Some malware is very innocent and benign; others are very destructive. Some will slow your system to a crawl, making it obvious something is wrong. Others lay in the shadows, logging your every keystroke, sending a record of everything you type to servers and other compromised machines. Some malware infection happens immediately, others lay in wait for a specific day or trigger to do their dirty work. Still others have the ability to 'mutate,' or change what they do and how they spread. When it comes to the havoc that malicious code or "malware" creates, Yuck! is an understatement!

How To:
How Does One Get Infected?
There are many ways that a virus will enter your computer:
  • By connecting an unpatched operating system to the network - any network;
  • By using an unpatched Internet browser and going to a web page with malicious code;
  • Through the use of "always open" applications such as instant messaging;
  • From a file you downloaded from the Internet;
  • From opening an infected e-mail attachment;
  • Via a contaminated thumb drive.

Scary, isn't it!

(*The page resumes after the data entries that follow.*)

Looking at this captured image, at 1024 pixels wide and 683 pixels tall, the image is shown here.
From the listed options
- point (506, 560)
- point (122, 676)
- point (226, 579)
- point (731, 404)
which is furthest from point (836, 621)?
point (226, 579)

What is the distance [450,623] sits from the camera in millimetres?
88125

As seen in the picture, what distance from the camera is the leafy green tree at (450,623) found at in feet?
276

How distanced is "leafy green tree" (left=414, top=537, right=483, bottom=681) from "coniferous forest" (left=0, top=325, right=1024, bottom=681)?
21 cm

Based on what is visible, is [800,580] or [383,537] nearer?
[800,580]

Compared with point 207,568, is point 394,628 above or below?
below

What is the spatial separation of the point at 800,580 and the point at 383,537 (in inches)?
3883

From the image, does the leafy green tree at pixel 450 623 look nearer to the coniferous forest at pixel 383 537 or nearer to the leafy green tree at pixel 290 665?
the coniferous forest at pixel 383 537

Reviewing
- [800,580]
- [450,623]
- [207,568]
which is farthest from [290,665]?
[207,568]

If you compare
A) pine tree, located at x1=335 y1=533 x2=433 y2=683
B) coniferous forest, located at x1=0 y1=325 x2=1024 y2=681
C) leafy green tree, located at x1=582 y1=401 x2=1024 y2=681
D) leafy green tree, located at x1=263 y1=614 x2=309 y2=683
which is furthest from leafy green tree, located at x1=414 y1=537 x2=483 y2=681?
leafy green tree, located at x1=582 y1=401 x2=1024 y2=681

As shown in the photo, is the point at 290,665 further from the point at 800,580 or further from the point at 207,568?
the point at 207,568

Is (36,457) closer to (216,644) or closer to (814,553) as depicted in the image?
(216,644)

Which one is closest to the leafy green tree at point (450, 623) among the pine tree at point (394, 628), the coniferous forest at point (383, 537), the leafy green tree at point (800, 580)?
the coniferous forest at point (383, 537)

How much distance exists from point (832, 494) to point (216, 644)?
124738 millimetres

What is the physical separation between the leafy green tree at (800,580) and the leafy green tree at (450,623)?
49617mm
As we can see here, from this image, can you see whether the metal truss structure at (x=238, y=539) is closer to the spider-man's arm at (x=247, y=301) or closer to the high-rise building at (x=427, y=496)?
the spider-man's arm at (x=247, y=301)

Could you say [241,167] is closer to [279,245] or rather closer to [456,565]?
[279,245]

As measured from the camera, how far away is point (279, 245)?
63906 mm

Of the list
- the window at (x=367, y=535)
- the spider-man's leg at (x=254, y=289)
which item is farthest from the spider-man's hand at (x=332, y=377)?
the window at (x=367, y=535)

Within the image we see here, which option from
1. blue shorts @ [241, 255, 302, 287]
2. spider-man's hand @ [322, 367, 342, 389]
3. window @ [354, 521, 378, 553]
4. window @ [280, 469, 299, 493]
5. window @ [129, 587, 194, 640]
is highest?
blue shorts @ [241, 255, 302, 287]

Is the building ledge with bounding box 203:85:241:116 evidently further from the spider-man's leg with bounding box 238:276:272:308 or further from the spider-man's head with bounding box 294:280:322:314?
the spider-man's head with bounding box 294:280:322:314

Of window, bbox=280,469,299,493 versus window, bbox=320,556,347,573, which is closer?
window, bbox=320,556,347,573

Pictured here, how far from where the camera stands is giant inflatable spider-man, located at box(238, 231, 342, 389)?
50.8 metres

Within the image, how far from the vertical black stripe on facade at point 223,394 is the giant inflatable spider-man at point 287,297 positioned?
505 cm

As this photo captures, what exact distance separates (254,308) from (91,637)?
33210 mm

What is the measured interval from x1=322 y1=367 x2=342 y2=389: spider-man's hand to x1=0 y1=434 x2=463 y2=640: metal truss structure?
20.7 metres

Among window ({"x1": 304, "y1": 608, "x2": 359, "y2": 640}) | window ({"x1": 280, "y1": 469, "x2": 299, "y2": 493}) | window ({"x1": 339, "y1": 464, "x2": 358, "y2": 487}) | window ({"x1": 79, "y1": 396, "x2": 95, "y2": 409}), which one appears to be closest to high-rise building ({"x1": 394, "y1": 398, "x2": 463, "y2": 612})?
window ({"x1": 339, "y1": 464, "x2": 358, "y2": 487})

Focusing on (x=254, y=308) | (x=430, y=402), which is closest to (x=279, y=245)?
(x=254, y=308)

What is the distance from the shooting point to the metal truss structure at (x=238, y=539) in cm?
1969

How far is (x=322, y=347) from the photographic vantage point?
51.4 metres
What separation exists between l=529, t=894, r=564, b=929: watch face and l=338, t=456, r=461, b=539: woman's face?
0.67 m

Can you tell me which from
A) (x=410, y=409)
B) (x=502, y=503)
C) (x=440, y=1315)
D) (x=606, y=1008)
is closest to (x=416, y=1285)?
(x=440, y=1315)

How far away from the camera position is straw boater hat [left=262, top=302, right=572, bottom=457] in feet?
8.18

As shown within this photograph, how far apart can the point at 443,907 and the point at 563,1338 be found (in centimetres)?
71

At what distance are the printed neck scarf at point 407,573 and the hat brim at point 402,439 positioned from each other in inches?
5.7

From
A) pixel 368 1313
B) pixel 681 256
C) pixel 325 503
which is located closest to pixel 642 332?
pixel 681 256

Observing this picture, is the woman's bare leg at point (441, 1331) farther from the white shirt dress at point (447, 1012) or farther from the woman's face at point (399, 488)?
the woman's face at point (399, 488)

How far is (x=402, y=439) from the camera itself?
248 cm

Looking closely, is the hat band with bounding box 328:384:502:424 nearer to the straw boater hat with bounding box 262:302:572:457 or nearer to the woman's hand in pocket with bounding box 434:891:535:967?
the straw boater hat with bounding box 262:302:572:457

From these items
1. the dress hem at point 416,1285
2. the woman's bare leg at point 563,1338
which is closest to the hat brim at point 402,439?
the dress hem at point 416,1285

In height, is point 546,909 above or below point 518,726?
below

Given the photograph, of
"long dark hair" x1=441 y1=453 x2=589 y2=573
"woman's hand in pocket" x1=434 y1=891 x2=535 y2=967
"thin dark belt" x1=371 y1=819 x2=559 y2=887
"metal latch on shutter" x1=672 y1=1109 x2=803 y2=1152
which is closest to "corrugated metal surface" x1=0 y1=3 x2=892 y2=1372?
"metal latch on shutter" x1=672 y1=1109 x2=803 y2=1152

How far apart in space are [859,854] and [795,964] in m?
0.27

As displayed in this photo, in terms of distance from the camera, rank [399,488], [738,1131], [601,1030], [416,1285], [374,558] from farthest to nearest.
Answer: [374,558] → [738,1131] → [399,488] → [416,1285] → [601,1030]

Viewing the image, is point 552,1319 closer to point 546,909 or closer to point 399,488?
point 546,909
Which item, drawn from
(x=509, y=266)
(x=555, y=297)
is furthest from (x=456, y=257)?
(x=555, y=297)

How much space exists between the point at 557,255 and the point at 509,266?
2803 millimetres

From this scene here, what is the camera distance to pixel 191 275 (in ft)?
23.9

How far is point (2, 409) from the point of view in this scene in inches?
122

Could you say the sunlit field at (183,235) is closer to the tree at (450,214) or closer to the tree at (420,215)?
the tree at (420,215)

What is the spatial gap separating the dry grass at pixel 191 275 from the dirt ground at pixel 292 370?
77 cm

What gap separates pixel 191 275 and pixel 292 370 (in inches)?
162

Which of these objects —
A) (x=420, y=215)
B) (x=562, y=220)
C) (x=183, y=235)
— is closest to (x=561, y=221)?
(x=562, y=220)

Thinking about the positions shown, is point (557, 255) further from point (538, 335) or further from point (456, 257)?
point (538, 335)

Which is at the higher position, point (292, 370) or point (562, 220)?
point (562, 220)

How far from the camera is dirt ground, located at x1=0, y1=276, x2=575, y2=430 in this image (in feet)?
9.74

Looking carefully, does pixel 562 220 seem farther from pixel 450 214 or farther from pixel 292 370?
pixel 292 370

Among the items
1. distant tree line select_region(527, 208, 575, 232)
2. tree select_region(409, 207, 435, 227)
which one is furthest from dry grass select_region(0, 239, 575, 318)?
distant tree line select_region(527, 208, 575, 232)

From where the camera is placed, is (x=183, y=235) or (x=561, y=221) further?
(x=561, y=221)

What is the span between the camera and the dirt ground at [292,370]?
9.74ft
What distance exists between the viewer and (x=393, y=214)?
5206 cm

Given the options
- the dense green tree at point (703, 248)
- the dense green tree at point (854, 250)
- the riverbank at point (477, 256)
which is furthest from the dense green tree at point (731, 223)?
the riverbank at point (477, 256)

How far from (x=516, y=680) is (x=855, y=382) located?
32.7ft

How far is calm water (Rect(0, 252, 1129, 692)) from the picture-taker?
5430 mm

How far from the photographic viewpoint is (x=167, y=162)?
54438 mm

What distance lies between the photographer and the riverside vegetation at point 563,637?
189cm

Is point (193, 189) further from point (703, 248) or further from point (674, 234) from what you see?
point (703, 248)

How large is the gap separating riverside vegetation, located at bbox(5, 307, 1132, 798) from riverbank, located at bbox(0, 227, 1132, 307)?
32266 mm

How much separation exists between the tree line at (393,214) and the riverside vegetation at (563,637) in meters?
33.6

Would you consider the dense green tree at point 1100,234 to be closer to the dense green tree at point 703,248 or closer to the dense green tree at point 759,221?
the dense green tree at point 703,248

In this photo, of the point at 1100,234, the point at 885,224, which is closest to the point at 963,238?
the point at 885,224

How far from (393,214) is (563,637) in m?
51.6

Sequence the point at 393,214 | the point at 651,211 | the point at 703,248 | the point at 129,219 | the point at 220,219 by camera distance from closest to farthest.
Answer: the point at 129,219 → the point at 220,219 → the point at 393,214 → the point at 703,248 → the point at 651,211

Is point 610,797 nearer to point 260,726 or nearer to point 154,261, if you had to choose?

By simply connecting your computer to the Internet (or campus network), it is targeted by malicious computers. Please be advised, alerted, forewarned and very, very, strongly cautioned, that plugging an unpatched, unprotected system into the network will increase the probability that your computer will be hit with a virus to 100%! In other words, if you connect an unprotected system to the network it WILL get a virus.

Today's Greatest Virus Threat Comes from Unprotected Computers
SPU is not immune to viruses and other malware transmitted via e-mail and the Internet. If you are bringing a computer to the SPU network, it is imperative that you follow the device health steps outlined on the Connecting Personal Devices page.

The Second Greatest Threat: Ignorance
Many of the current malware exploits seek to get past security technology defenses by fooling users: what is commonly referred to as "Social Engineering." The art so social engineering takes advantage of the inherent trust that we hold for each other, and our desires to be helpful and liked. Social engineers take advantage of our openness and curiosity. And that's where they get us, because no matter how good the technology is, a careless user can easily be led to bypass inherent controls; seduced into executing malicious code, if you will.

Simply put: when you are accessing resources via a network:

  • Be cautious and wary, not happy-go-lucky.
  • Think before following links or replying to strange requests via email (phishing attacks).
  • Don't ever respond to online solicitations for sensitive and private information.
  • Know what is meant by a "Security Certificate". (We're not going to explain that here - Google it, it's very important.)
  • Keep confidential accounts and passwords confidential - pssst... that's why they are called "Confidential!"

Through a combination of up-to-date technology and sound user-practice, our defenses to prevent malware are formidable. Exercising good judgment in this regard could potentially save you and the University considerable resources and headache!